## Your task:
Can you write out the Ascend NPU configuration page word for word, starting at "Key Differences from" and ending at "(not flash_attn package)"?
** Start Text provided **
Skip to main content

Ascend NPU End-to-End Configuration Examples

Last updated: 04/27/2026.

This document provides end-to-end configuration examples for running ROLL on Huawei Ascend NPU, including environment setup, resource allocation, and launch commands for both single-node and multi-node scenarios.

Prerequisites

Before running these examples, ensure you have:

  1. Pulled the pre-built Ascend image that matches your hardware (see Docker Usage Guide).
  2. Verified the environment inside the container (see Verify the Environment).
  3. Downloaded the model weights to a directory accessible from inside the container.

The repository currently includes a runnable Ascend RLVR example in examples/ascend_examples, including qwen3_8b_rlvr_deepspeed.yaml and run_rlvr_pipeline.sh.

Key Differences from GPU

When adapting GPU configurations for NPU, the following changes are required:

ItemGPUNPU
Training backendMegatron or DeepSpeedDeepSpeed only (Megatron not supported)
Device placementColocated mode supportedColocated mode not supported; training and inference must use separate NPUs
Attention implementationflash_attn or fa2fa2 via transformers (not flash_attn package)
Communication backendNCCLHCCL
Device visibilityCUDA_VISIBLE_DEVICESASCEND_RT_VISIBLE_DEVICES

Example 1: Single-Node Agentic Pipeline (Qwen2.5-0.5B)

This example runs the FrozenLake agentic pipeline on a single 8-NPU node using DeepSpeed ZeRO-3.

Step 1: Start the Container

docker run -dit \
--name roll_npu_single \
--ulimit nofile=65536:65536 \
--device /dev/davinci0 \
--device /dev/davinci1 \
--device /dev/davinci2 \
--device /dev/davinci3 \
--device /dev/davinci4 \
--device /dev/davinci5 \
--device /dev/davinci6 \
--device /dev/davinci7 \
--device /dev/davinci_manager \
--device /dev/devmm_svm \
--device /dev/hisi_hdc \
-v /usr/local/Ascend/driver:/usr/local/Ascend/driver \
-v /usr/local/Ascend/add-ons:/usr/local/Ascend/add-ons \
-v /usr/local/dcmi:/usr/local/dcmi \
-v /usr/local/bin/npu-smi:/usr/local/bin/npu-smi \
-v /etc/ascend_install.info:/etc/ascend_install.info \
-v /path/to/models:/data/models \
-v /path/to/data:/data \
--ipc=host \
--net=host \
roll:ascend-a3 \
/bin/bash

Step 2: Set Environment Variables

# HCCL communication
export HCCL_CONNECT_TIMEOUT=3600
export HCCL_DETERMINISTIC=false
export HCCL_OP_EXPANSION_MODE="AIV"
** End Text provided **
** Start Provided material **
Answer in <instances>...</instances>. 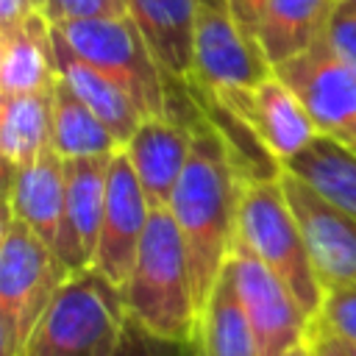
** End Provided material **
## Task result:
Key Differences from GPU

When adapting GPU configurations for NPU, the following changes are required:

ItemGPUNPU
Training backendMegatron or DeepSpeedDeepSpeed only (Megatron not supported)
Device placementColocated mode supportedColocated mode not supported; training and inference must use separate NPUs
Attention implementationflash_attn or fa2fa2 via transformers (not flash_attn package)